# Raleigh Tangent



## ejosrq (Oct 30, 2006)

This is a follow-up to a post I made regarding early Shimano STi shifters. Matt H. had some great photos http://forums.mtbr.com/showthread.php?t=391395 of his Tangent and here's some of mine. Interestingly, Matt comments his is a 1991 version; I'm fairly sure it is not. I purchased mine in 1990 and is the same as pictured in the 1991 Raleigh sales catalog (which I have). Matts looks older in some ways - especially the wheels. Maybe someone can shed some light on the subject.

On to my bike. Purchased new in 1990 for $419.00. It is completely stock except for: seat, tires (excuse the road tires - it's my commuter), bars and grips.


----------



## ejosrq (Oct 30, 2006)

And the rest:


----------



## dunleat (Aug 9, 2016)

Hello friend,

Until recently I had a very similar version of this bike. It was my father's, who bought it brand new in the early 90's. He gave it to me when I moved to Boston for college. It was stolen after a few short months. Broke my heart. It's very uncommon to find much about this bike online, especially any for sale. I could only ask if you'd ever be willing to part with it. But of course I would understand if it's not for sale.


----------



## tmslaym (Aug 5, 2008)

A friend of mine has this or a very similar bike. If you have interest let me know and I can try to get some photos.


----------



## mplscraig (Jan 4, 2021)

dunleat said:


> Hello friend,
> 
> Until recently I had a very similar version of this bike. It was my father's, who bought it brand new in the early 90's. He gave it to me when I moved to Boston for college. It was stolen after a few short months. Broke my heart. It's very uncommon to find much about this bike online, especially any for sale. I could only ask if you'd ever be willing to part with it. But of course I would understand if it's not for sale.


Not sure if you're still looking, but I have a 1991 Tangent I would consider selling. Only the frame and crank are stock, though.


----------

### AIM OF THE EXERCISE
Write out the Raleigh Tangent thread word for word from "## tmslaym (Aug" up to and including "(Jan 4, 2021)".

### RAW DATA
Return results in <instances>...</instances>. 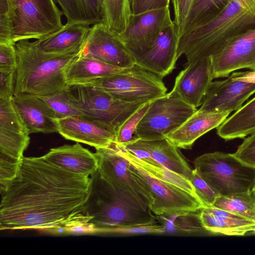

### IN RESPONSE
## tmslaym (Aug 5, 2008)

A friend of mine has this or a very similar bike. If you have interest let me know and I can try to get some photos.


----------



## mplscraig (Jan 4, 2021)